I usually run my library tests for dozens of configurations with a script that is launched with lower than normal priority and with -jN with N being 1.5 times the number of CPUs (I find compiling is many times IO-bounded). At least with a SSD disk, I can still do my low-cpu tasks like e-mail and browsing without any problem. I'm using windows, no idea if other OS/desktops have that problem.
nmake, jom or ninja -jN? jom for example doesn't keep the cores as busy as ninja in my experience. but it was just an artificial example that there are plain build performance is not only aspect to consider ... also some applications (sublime text and conemu for example) seem to perform much worse under load than others
otoh, developers who like IDEs may have a higher productivity due to debugger integration.
Sure. At least in windows you can open an executable as a project with Visual Studio and debug it flawlessly.

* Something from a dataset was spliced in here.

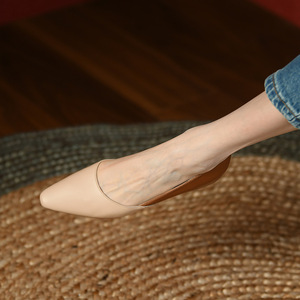 High Quality New Color Matching Small Square Head Heel French Flat Women Ladies Shoes - Product Image 4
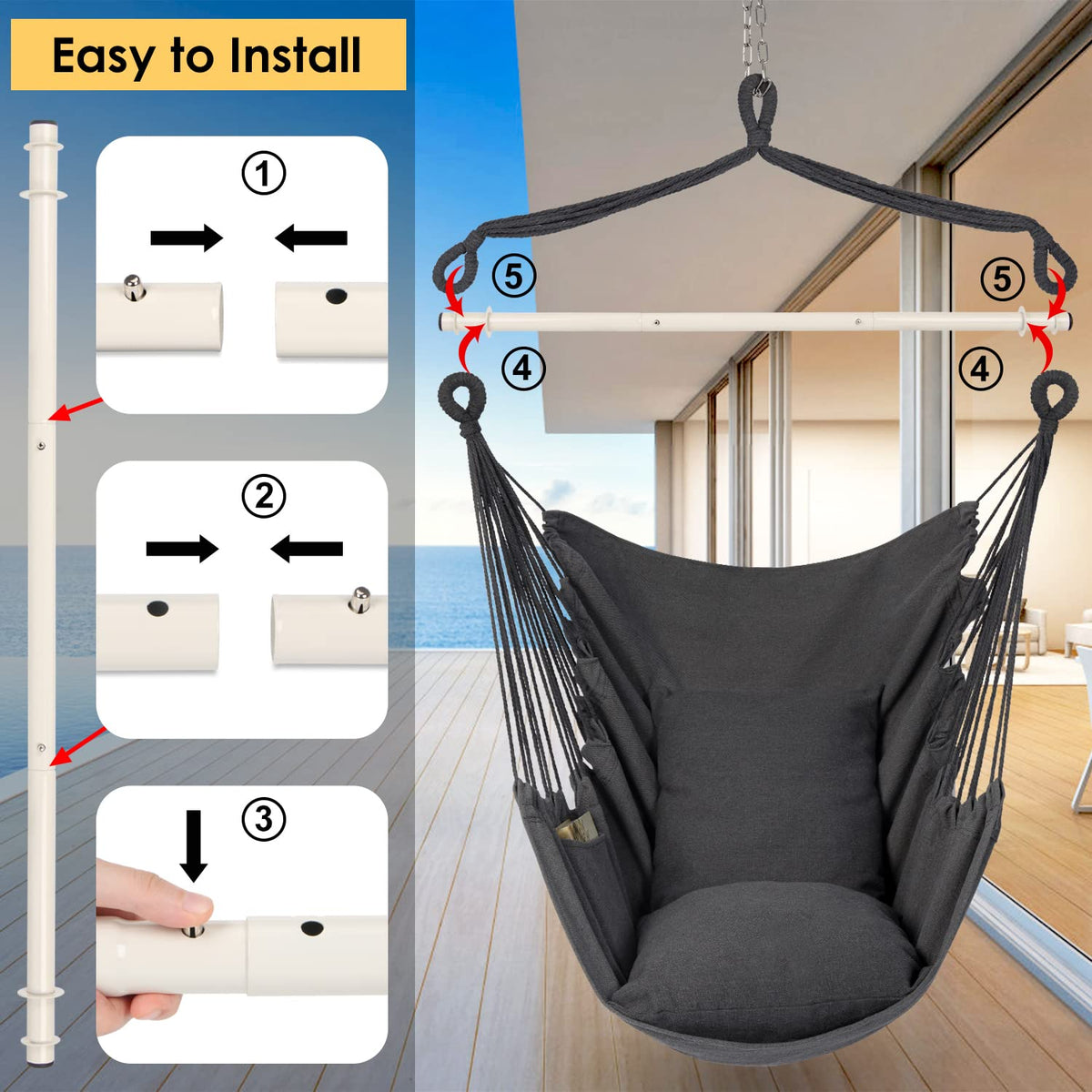 Y- STOP side pocket holds phone, book, or drink while relaxing.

If there is a problem with a Boost.Build test, I can just drop the exe into the IDE and debug it without problems, if it has debug info (and in my local tests I activate debug symbols also in release, just in case). For Linux gdb -tui is what I use.
if you drop the exe into the ide, you can debug, but does it run the executable with specific command line options in a specific working directory in a specific environment? and/or does it populate a project with source files involved and does it create a code model to allow source navigation as in native msvc project files? debugging may be possible, but the UX will probably differ ... the point is not necessarily that something is possible, but that some people prefer one workflow, but others prefer another (at least i've learned this lesson from converting 2.5 companies with non-trivial buildsystems to cmake).